3.2. Survivance linguistique et référentielle

Certains exemples de survivances nous ont amené à envisager la possibilité que des traits lexicaux subsistent en français régional en raison de la survivance des réalités auxquelles ils réfèrent, tandis qu’elles ont été abandonnées dans l’usage commun (extra-linguistique et linguistique). On a là souvent affaire au maintien régional, et surtout rural, de coutumes ou d’objets devenus des archaïsmes de civilisation.

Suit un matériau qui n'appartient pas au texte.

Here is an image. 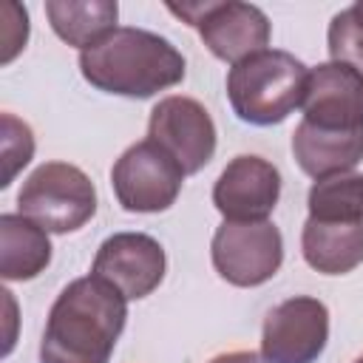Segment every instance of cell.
I'll use <instances>...</instances> for the list:
<instances>
[{
  "label": "cell",
  "instance_id": "cell-3",
  "mask_svg": "<svg viewBox=\"0 0 363 363\" xmlns=\"http://www.w3.org/2000/svg\"><path fill=\"white\" fill-rule=\"evenodd\" d=\"M309 68L289 51L264 48L227 74V99L241 122L269 128L303 105Z\"/></svg>",
  "mask_w": 363,
  "mask_h": 363
},
{
  "label": "cell",
  "instance_id": "cell-20",
  "mask_svg": "<svg viewBox=\"0 0 363 363\" xmlns=\"http://www.w3.org/2000/svg\"><path fill=\"white\" fill-rule=\"evenodd\" d=\"M11 11H14V20L3 23V62H11L17 51L26 48V40H28V11L17 3H11Z\"/></svg>",
  "mask_w": 363,
  "mask_h": 363
},
{
  "label": "cell",
  "instance_id": "cell-11",
  "mask_svg": "<svg viewBox=\"0 0 363 363\" xmlns=\"http://www.w3.org/2000/svg\"><path fill=\"white\" fill-rule=\"evenodd\" d=\"M281 199V173L272 162L241 153L213 184V204L224 221H267Z\"/></svg>",
  "mask_w": 363,
  "mask_h": 363
},
{
  "label": "cell",
  "instance_id": "cell-12",
  "mask_svg": "<svg viewBox=\"0 0 363 363\" xmlns=\"http://www.w3.org/2000/svg\"><path fill=\"white\" fill-rule=\"evenodd\" d=\"M303 122L326 130H363V71L346 62L309 68Z\"/></svg>",
  "mask_w": 363,
  "mask_h": 363
},
{
  "label": "cell",
  "instance_id": "cell-21",
  "mask_svg": "<svg viewBox=\"0 0 363 363\" xmlns=\"http://www.w3.org/2000/svg\"><path fill=\"white\" fill-rule=\"evenodd\" d=\"M210 363H267V360L261 354H255V352H227V354L213 357Z\"/></svg>",
  "mask_w": 363,
  "mask_h": 363
},
{
  "label": "cell",
  "instance_id": "cell-18",
  "mask_svg": "<svg viewBox=\"0 0 363 363\" xmlns=\"http://www.w3.org/2000/svg\"><path fill=\"white\" fill-rule=\"evenodd\" d=\"M326 45L332 62H346L363 71V23L354 17L352 6L337 11L326 31Z\"/></svg>",
  "mask_w": 363,
  "mask_h": 363
},
{
  "label": "cell",
  "instance_id": "cell-17",
  "mask_svg": "<svg viewBox=\"0 0 363 363\" xmlns=\"http://www.w3.org/2000/svg\"><path fill=\"white\" fill-rule=\"evenodd\" d=\"M309 218L363 221V173H337L318 179L306 199Z\"/></svg>",
  "mask_w": 363,
  "mask_h": 363
},
{
  "label": "cell",
  "instance_id": "cell-16",
  "mask_svg": "<svg viewBox=\"0 0 363 363\" xmlns=\"http://www.w3.org/2000/svg\"><path fill=\"white\" fill-rule=\"evenodd\" d=\"M45 14L54 34L79 51L96 45L119 28V6L113 0H48Z\"/></svg>",
  "mask_w": 363,
  "mask_h": 363
},
{
  "label": "cell",
  "instance_id": "cell-15",
  "mask_svg": "<svg viewBox=\"0 0 363 363\" xmlns=\"http://www.w3.org/2000/svg\"><path fill=\"white\" fill-rule=\"evenodd\" d=\"M51 264L48 233L20 213L0 216V275L6 281H31Z\"/></svg>",
  "mask_w": 363,
  "mask_h": 363
},
{
  "label": "cell",
  "instance_id": "cell-1",
  "mask_svg": "<svg viewBox=\"0 0 363 363\" xmlns=\"http://www.w3.org/2000/svg\"><path fill=\"white\" fill-rule=\"evenodd\" d=\"M128 320V298L96 275L71 281L54 301L40 363H108Z\"/></svg>",
  "mask_w": 363,
  "mask_h": 363
},
{
  "label": "cell",
  "instance_id": "cell-9",
  "mask_svg": "<svg viewBox=\"0 0 363 363\" xmlns=\"http://www.w3.org/2000/svg\"><path fill=\"white\" fill-rule=\"evenodd\" d=\"M147 139L164 147L182 164L184 176H193L216 153V122L199 99L164 96L150 111Z\"/></svg>",
  "mask_w": 363,
  "mask_h": 363
},
{
  "label": "cell",
  "instance_id": "cell-19",
  "mask_svg": "<svg viewBox=\"0 0 363 363\" xmlns=\"http://www.w3.org/2000/svg\"><path fill=\"white\" fill-rule=\"evenodd\" d=\"M0 122H3L0 150H3V164H6L0 184L9 187L11 179L17 176V170H23V167L31 162V156H34V133H31V128H28L23 119H17L14 113H3Z\"/></svg>",
  "mask_w": 363,
  "mask_h": 363
},
{
  "label": "cell",
  "instance_id": "cell-10",
  "mask_svg": "<svg viewBox=\"0 0 363 363\" xmlns=\"http://www.w3.org/2000/svg\"><path fill=\"white\" fill-rule=\"evenodd\" d=\"M167 258L162 244L147 233H113L94 258L91 275L119 289L128 301L147 298L164 278Z\"/></svg>",
  "mask_w": 363,
  "mask_h": 363
},
{
  "label": "cell",
  "instance_id": "cell-22",
  "mask_svg": "<svg viewBox=\"0 0 363 363\" xmlns=\"http://www.w3.org/2000/svg\"><path fill=\"white\" fill-rule=\"evenodd\" d=\"M352 11H354V17L363 23V0H357V3H352Z\"/></svg>",
  "mask_w": 363,
  "mask_h": 363
},
{
  "label": "cell",
  "instance_id": "cell-14",
  "mask_svg": "<svg viewBox=\"0 0 363 363\" xmlns=\"http://www.w3.org/2000/svg\"><path fill=\"white\" fill-rule=\"evenodd\" d=\"M303 261L323 275H346L363 264V221L306 218L301 233Z\"/></svg>",
  "mask_w": 363,
  "mask_h": 363
},
{
  "label": "cell",
  "instance_id": "cell-7",
  "mask_svg": "<svg viewBox=\"0 0 363 363\" xmlns=\"http://www.w3.org/2000/svg\"><path fill=\"white\" fill-rule=\"evenodd\" d=\"M216 272L233 286L267 284L284 261V238L272 221H224L210 244Z\"/></svg>",
  "mask_w": 363,
  "mask_h": 363
},
{
  "label": "cell",
  "instance_id": "cell-2",
  "mask_svg": "<svg viewBox=\"0 0 363 363\" xmlns=\"http://www.w3.org/2000/svg\"><path fill=\"white\" fill-rule=\"evenodd\" d=\"M79 71L96 91L147 99L184 79V57L170 40L147 28L119 26L79 51Z\"/></svg>",
  "mask_w": 363,
  "mask_h": 363
},
{
  "label": "cell",
  "instance_id": "cell-13",
  "mask_svg": "<svg viewBox=\"0 0 363 363\" xmlns=\"http://www.w3.org/2000/svg\"><path fill=\"white\" fill-rule=\"evenodd\" d=\"M292 156L315 182L352 173L363 159V130H326L301 119L292 133Z\"/></svg>",
  "mask_w": 363,
  "mask_h": 363
},
{
  "label": "cell",
  "instance_id": "cell-23",
  "mask_svg": "<svg viewBox=\"0 0 363 363\" xmlns=\"http://www.w3.org/2000/svg\"><path fill=\"white\" fill-rule=\"evenodd\" d=\"M352 363H363V354H360V357H357V360H352Z\"/></svg>",
  "mask_w": 363,
  "mask_h": 363
},
{
  "label": "cell",
  "instance_id": "cell-8",
  "mask_svg": "<svg viewBox=\"0 0 363 363\" xmlns=\"http://www.w3.org/2000/svg\"><path fill=\"white\" fill-rule=\"evenodd\" d=\"M329 340V309L312 295H295L272 306L261 329L267 363H315Z\"/></svg>",
  "mask_w": 363,
  "mask_h": 363
},
{
  "label": "cell",
  "instance_id": "cell-6",
  "mask_svg": "<svg viewBox=\"0 0 363 363\" xmlns=\"http://www.w3.org/2000/svg\"><path fill=\"white\" fill-rule=\"evenodd\" d=\"M182 182V164L153 139L130 145L111 170L113 196L128 213H162L173 207Z\"/></svg>",
  "mask_w": 363,
  "mask_h": 363
},
{
  "label": "cell",
  "instance_id": "cell-4",
  "mask_svg": "<svg viewBox=\"0 0 363 363\" xmlns=\"http://www.w3.org/2000/svg\"><path fill=\"white\" fill-rule=\"evenodd\" d=\"M17 207L45 233H74L94 218L96 187L77 164L45 162L23 182Z\"/></svg>",
  "mask_w": 363,
  "mask_h": 363
},
{
  "label": "cell",
  "instance_id": "cell-5",
  "mask_svg": "<svg viewBox=\"0 0 363 363\" xmlns=\"http://www.w3.org/2000/svg\"><path fill=\"white\" fill-rule=\"evenodd\" d=\"M167 9L193 26L213 57L241 62L267 48L272 26L267 14L241 0H204V3H167Z\"/></svg>",
  "mask_w": 363,
  "mask_h": 363
}]
</instances>
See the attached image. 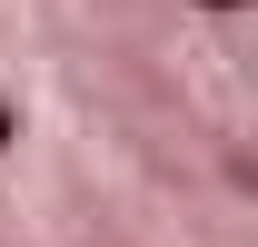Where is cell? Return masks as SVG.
I'll use <instances>...</instances> for the list:
<instances>
[{"instance_id": "cell-1", "label": "cell", "mask_w": 258, "mask_h": 247, "mask_svg": "<svg viewBox=\"0 0 258 247\" xmlns=\"http://www.w3.org/2000/svg\"><path fill=\"white\" fill-rule=\"evenodd\" d=\"M10 139H20V109H10V99H0V149H10Z\"/></svg>"}, {"instance_id": "cell-2", "label": "cell", "mask_w": 258, "mask_h": 247, "mask_svg": "<svg viewBox=\"0 0 258 247\" xmlns=\"http://www.w3.org/2000/svg\"><path fill=\"white\" fill-rule=\"evenodd\" d=\"M199 10H238V0H199Z\"/></svg>"}]
</instances>
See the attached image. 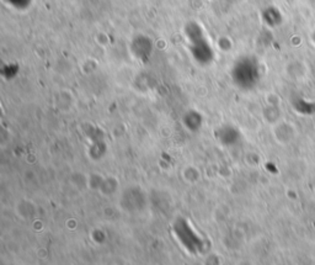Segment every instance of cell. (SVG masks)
I'll return each mask as SVG.
<instances>
[{
  "label": "cell",
  "instance_id": "obj_1",
  "mask_svg": "<svg viewBox=\"0 0 315 265\" xmlns=\"http://www.w3.org/2000/svg\"><path fill=\"white\" fill-rule=\"evenodd\" d=\"M275 137L279 143H289L295 137V128L289 122H278L275 126Z\"/></svg>",
  "mask_w": 315,
  "mask_h": 265
}]
</instances>
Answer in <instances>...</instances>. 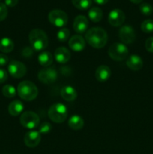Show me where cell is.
I'll use <instances>...</instances> for the list:
<instances>
[{"label":"cell","mask_w":153,"mask_h":154,"mask_svg":"<svg viewBox=\"0 0 153 154\" xmlns=\"http://www.w3.org/2000/svg\"><path fill=\"white\" fill-rule=\"evenodd\" d=\"M9 59L8 56L4 54H0V67L6 66L8 63Z\"/></svg>","instance_id":"32"},{"label":"cell","mask_w":153,"mask_h":154,"mask_svg":"<svg viewBox=\"0 0 153 154\" xmlns=\"http://www.w3.org/2000/svg\"><path fill=\"white\" fill-rule=\"evenodd\" d=\"M74 6L79 10H87L92 4V0H71Z\"/></svg>","instance_id":"24"},{"label":"cell","mask_w":153,"mask_h":154,"mask_svg":"<svg viewBox=\"0 0 153 154\" xmlns=\"http://www.w3.org/2000/svg\"><path fill=\"white\" fill-rule=\"evenodd\" d=\"M68 113L65 105L62 103H55L49 108L48 116L54 123H62L67 119Z\"/></svg>","instance_id":"4"},{"label":"cell","mask_w":153,"mask_h":154,"mask_svg":"<svg viewBox=\"0 0 153 154\" xmlns=\"http://www.w3.org/2000/svg\"><path fill=\"white\" fill-rule=\"evenodd\" d=\"M20 121L23 127L32 129L39 126L40 118L39 116L33 111H26L21 114Z\"/></svg>","instance_id":"6"},{"label":"cell","mask_w":153,"mask_h":154,"mask_svg":"<svg viewBox=\"0 0 153 154\" xmlns=\"http://www.w3.org/2000/svg\"><path fill=\"white\" fill-rule=\"evenodd\" d=\"M8 70L10 76L14 78H21L26 74L27 69L25 64L20 61L12 60L8 66Z\"/></svg>","instance_id":"8"},{"label":"cell","mask_w":153,"mask_h":154,"mask_svg":"<svg viewBox=\"0 0 153 154\" xmlns=\"http://www.w3.org/2000/svg\"><path fill=\"white\" fill-rule=\"evenodd\" d=\"M48 19L51 24L57 27H63L67 25L68 17L67 14L62 10L55 9L51 11L48 14Z\"/></svg>","instance_id":"7"},{"label":"cell","mask_w":153,"mask_h":154,"mask_svg":"<svg viewBox=\"0 0 153 154\" xmlns=\"http://www.w3.org/2000/svg\"><path fill=\"white\" fill-rule=\"evenodd\" d=\"M57 76L58 74L56 70L52 68L41 69L38 75L39 81L45 84H51L55 82L57 79Z\"/></svg>","instance_id":"10"},{"label":"cell","mask_w":153,"mask_h":154,"mask_svg":"<svg viewBox=\"0 0 153 154\" xmlns=\"http://www.w3.org/2000/svg\"><path fill=\"white\" fill-rule=\"evenodd\" d=\"M68 126L73 130H80L84 126L83 119L79 115H73L69 119Z\"/></svg>","instance_id":"20"},{"label":"cell","mask_w":153,"mask_h":154,"mask_svg":"<svg viewBox=\"0 0 153 154\" xmlns=\"http://www.w3.org/2000/svg\"><path fill=\"white\" fill-rule=\"evenodd\" d=\"M38 60L40 66H44V67H48L52 63L53 59H52V55L50 52L44 51L39 54Z\"/></svg>","instance_id":"21"},{"label":"cell","mask_w":153,"mask_h":154,"mask_svg":"<svg viewBox=\"0 0 153 154\" xmlns=\"http://www.w3.org/2000/svg\"><path fill=\"white\" fill-rule=\"evenodd\" d=\"M141 30L146 33L153 32V20H146L141 23Z\"/></svg>","instance_id":"27"},{"label":"cell","mask_w":153,"mask_h":154,"mask_svg":"<svg viewBox=\"0 0 153 154\" xmlns=\"http://www.w3.org/2000/svg\"><path fill=\"white\" fill-rule=\"evenodd\" d=\"M94 2H96L98 5H105L108 2L109 0H94Z\"/></svg>","instance_id":"35"},{"label":"cell","mask_w":153,"mask_h":154,"mask_svg":"<svg viewBox=\"0 0 153 154\" xmlns=\"http://www.w3.org/2000/svg\"><path fill=\"white\" fill-rule=\"evenodd\" d=\"M17 93L20 97L25 101L34 100L38 94V90L35 84L29 81H23L17 87Z\"/></svg>","instance_id":"2"},{"label":"cell","mask_w":153,"mask_h":154,"mask_svg":"<svg viewBox=\"0 0 153 154\" xmlns=\"http://www.w3.org/2000/svg\"><path fill=\"white\" fill-rule=\"evenodd\" d=\"M108 54L115 61H122L128 56V49L124 44L116 42L109 48Z\"/></svg>","instance_id":"5"},{"label":"cell","mask_w":153,"mask_h":154,"mask_svg":"<svg viewBox=\"0 0 153 154\" xmlns=\"http://www.w3.org/2000/svg\"><path fill=\"white\" fill-rule=\"evenodd\" d=\"M62 98L67 102L74 101L77 97V93L76 90L71 86H64L60 91Z\"/></svg>","instance_id":"18"},{"label":"cell","mask_w":153,"mask_h":154,"mask_svg":"<svg viewBox=\"0 0 153 154\" xmlns=\"http://www.w3.org/2000/svg\"><path fill=\"white\" fill-rule=\"evenodd\" d=\"M28 39L33 49L35 51H43L48 46V37L46 33L40 29H34L28 35Z\"/></svg>","instance_id":"3"},{"label":"cell","mask_w":153,"mask_h":154,"mask_svg":"<svg viewBox=\"0 0 153 154\" xmlns=\"http://www.w3.org/2000/svg\"><path fill=\"white\" fill-rule=\"evenodd\" d=\"M18 2H19V0H5L4 4L8 7H14L18 4Z\"/></svg>","instance_id":"34"},{"label":"cell","mask_w":153,"mask_h":154,"mask_svg":"<svg viewBox=\"0 0 153 154\" xmlns=\"http://www.w3.org/2000/svg\"><path fill=\"white\" fill-rule=\"evenodd\" d=\"M74 29L79 34L86 32L88 27V20L83 15H78L74 19L73 24Z\"/></svg>","instance_id":"13"},{"label":"cell","mask_w":153,"mask_h":154,"mask_svg":"<svg viewBox=\"0 0 153 154\" xmlns=\"http://www.w3.org/2000/svg\"><path fill=\"white\" fill-rule=\"evenodd\" d=\"M14 48V42L9 38H3L0 40V51L4 54L11 52Z\"/></svg>","instance_id":"22"},{"label":"cell","mask_w":153,"mask_h":154,"mask_svg":"<svg viewBox=\"0 0 153 154\" xmlns=\"http://www.w3.org/2000/svg\"><path fill=\"white\" fill-rule=\"evenodd\" d=\"M68 45L70 49L74 51H82L86 47V40L82 36L80 35H75L70 38L68 42Z\"/></svg>","instance_id":"14"},{"label":"cell","mask_w":153,"mask_h":154,"mask_svg":"<svg viewBox=\"0 0 153 154\" xmlns=\"http://www.w3.org/2000/svg\"><path fill=\"white\" fill-rule=\"evenodd\" d=\"M118 36L122 42L126 45L132 44L136 39V32L132 26L128 25L123 26L118 32Z\"/></svg>","instance_id":"9"},{"label":"cell","mask_w":153,"mask_h":154,"mask_svg":"<svg viewBox=\"0 0 153 154\" xmlns=\"http://www.w3.org/2000/svg\"><path fill=\"white\" fill-rule=\"evenodd\" d=\"M146 49L148 52L153 53V37H150L147 38L145 43Z\"/></svg>","instance_id":"31"},{"label":"cell","mask_w":153,"mask_h":154,"mask_svg":"<svg viewBox=\"0 0 153 154\" xmlns=\"http://www.w3.org/2000/svg\"><path fill=\"white\" fill-rule=\"evenodd\" d=\"M8 80V73L4 69H0V84L5 82Z\"/></svg>","instance_id":"33"},{"label":"cell","mask_w":153,"mask_h":154,"mask_svg":"<svg viewBox=\"0 0 153 154\" xmlns=\"http://www.w3.org/2000/svg\"><path fill=\"white\" fill-rule=\"evenodd\" d=\"M24 105L20 100H14L10 102L8 105V112L11 116H18L22 112Z\"/></svg>","instance_id":"19"},{"label":"cell","mask_w":153,"mask_h":154,"mask_svg":"<svg viewBox=\"0 0 153 154\" xmlns=\"http://www.w3.org/2000/svg\"><path fill=\"white\" fill-rule=\"evenodd\" d=\"M8 16V8L5 4L0 2V21H2L7 17Z\"/></svg>","instance_id":"30"},{"label":"cell","mask_w":153,"mask_h":154,"mask_svg":"<svg viewBox=\"0 0 153 154\" xmlns=\"http://www.w3.org/2000/svg\"><path fill=\"white\" fill-rule=\"evenodd\" d=\"M95 75L96 79L100 82H105L107 81L111 76V70L107 66L105 65H101L99 66L95 71Z\"/></svg>","instance_id":"17"},{"label":"cell","mask_w":153,"mask_h":154,"mask_svg":"<svg viewBox=\"0 0 153 154\" xmlns=\"http://www.w3.org/2000/svg\"><path fill=\"white\" fill-rule=\"evenodd\" d=\"M41 140V135L38 131L31 130L26 132L24 137V142L28 147H35L40 144Z\"/></svg>","instance_id":"12"},{"label":"cell","mask_w":153,"mask_h":154,"mask_svg":"<svg viewBox=\"0 0 153 154\" xmlns=\"http://www.w3.org/2000/svg\"><path fill=\"white\" fill-rule=\"evenodd\" d=\"M54 56L56 61L62 64L68 63L71 57L70 51L64 47H60L57 48L54 53Z\"/></svg>","instance_id":"15"},{"label":"cell","mask_w":153,"mask_h":154,"mask_svg":"<svg viewBox=\"0 0 153 154\" xmlns=\"http://www.w3.org/2000/svg\"><path fill=\"white\" fill-rule=\"evenodd\" d=\"M70 31L67 28H62L57 32V39L61 42H64L69 38Z\"/></svg>","instance_id":"26"},{"label":"cell","mask_w":153,"mask_h":154,"mask_svg":"<svg viewBox=\"0 0 153 154\" xmlns=\"http://www.w3.org/2000/svg\"><path fill=\"white\" fill-rule=\"evenodd\" d=\"M88 15L89 19L92 22L98 23L100 22L103 17V11L98 7H93L89 9L88 12Z\"/></svg>","instance_id":"23"},{"label":"cell","mask_w":153,"mask_h":154,"mask_svg":"<svg viewBox=\"0 0 153 154\" xmlns=\"http://www.w3.org/2000/svg\"><path fill=\"white\" fill-rule=\"evenodd\" d=\"M130 1L134 4H140V2H142V0H130Z\"/></svg>","instance_id":"36"},{"label":"cell","mask_w":153,"mask_h":154,"mask_svg":"<svg viewBox=\"0 0 153 154\" xmlns=\"http://www.w3.org/2000/svg\"><path fill=\"white\" fill-rule=\"evenodd\" d=\"M85 38L90 46L96 49H100L106 45L108 36L106 32L103 28L93 27L86 33Z\"/></svg>","instance_id":"1"},{"label":"cell","mask_w":153,"mask_h":154,"mask_svg":"<svg viewBox=\"0 0 153 154\" xmlns=\"http://www.w3.org/2000/svg\"><path fill=\"white\" fill-rule=\"evenodd\" d=\"M38 132L40 134H47L52 130V126L48 122H44L39 126Z\"/></svg>","instance_id":"29"},{"label":"cell","mask_w":153,"mask_h":154,"mask_svg":"<svg viewBox=\"0 0 153 154\" xmlns=\"http://www.w3.org/2000/svg\"><path fill=\"white\" fill-rule=\"evenodd\" d=\"M2 92L3 96H5L7 98H14L16 94V89L14 86L10 85V84H6L2 87Z\"/></svg>","instance_id":"25"},{"label":"cell","mask_w":153,"mask_h":154,"mask_svg":"<svg viewBox=\"0 0 153 154\" xmlns=\"http://www.w3.org/2000/svg\"><path fill=\"white\" fill-rule=\"evenodd\" d=\"M127 66L132 71H139L143 66V61L142 58L139 57L138 55H133L130 56L128 58L127 62H126Z\"/></svg>","instance_id":"16"},{"label":"cell","mask_w":153,"mask_h":154,"mask_svg":"<svg viewBox=\"0 0 153 154\" xmlns=\"http://www.w3.org/2000/svg\"><path fill=\"white\" fill-rule=\"evenodd\" d=\"M140 11L142 14L146 16H149L153 13V7L148 3L144 2L140 5Z\"/></svg>","instance_id":"28"},{"label":"cell","mask_w":153,"mask_h":154,"mask_svg":"<svg viewBox=\"0 0 153 154\" xmlns=\"http://www.w3.org/2000/svg\"><path fill=\"white\" fill-rule=\"evenodd\" d=\"M125 20V14L120 9H113L111 11L108 16V21L112 26L118 27L122 25Z\"/></svg>","instance_id":"11"}]
</instances>
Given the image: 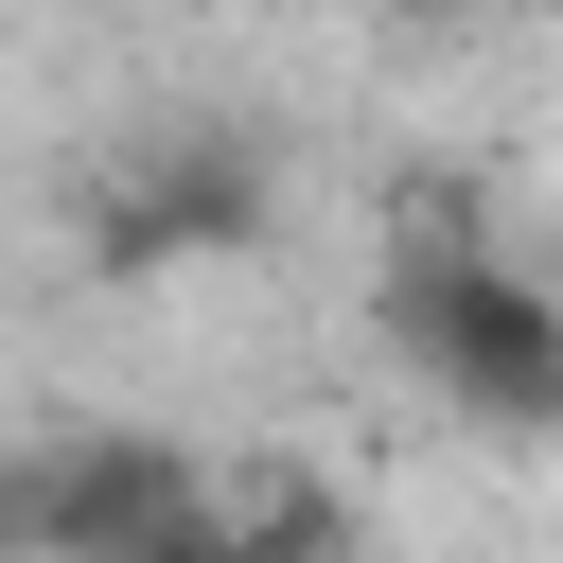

C’est le cas par ex. du réveillon [71], la tradition des veillées ne subsistant plus que sporadiquement dans les campagnes ; de même, là où l’on utilise encore un petit chariot sur roues, on peut continuer à l’appeler un camion [24] ; on peut désigner le plafond comme étant le plancher [30] si l’endroit où l’on marche n’est pas composé de planches. Dans ces cas, des référents traditionnels persistent avec leur désignation ancienne, car l’usage commun, les ayant abandonnés, ne fournit pas de forme linguistique pour les remplacer. Le maintien de la numérotation décimale dans le français de l’Est, appuyée par le substrat et par le statut officiel de septante et nonante en Belgique et en Suisse, a également été favorisé par la persistance de l’utilisation des formes décimales dans l’usage administratif (en Suisse) et scolaire, pour des raisons pédagogiques, bien après les dates fournies par les dictionnaires généraux pour l’abandon de cet emploi en arithmétique (“certains instituteurs, pour faciliter l’apprentissage du calcul, utilisent les formes anciennes ; cette étrange méthode est même recommandée par les Instructions Officielles de 1945”, Grammaire du français contemporain, Larousse, 1964, §402, cité dans Grévisse 1986 §573. Elle a notamment été employée dans la Loire jusqu’à la seconde guerre).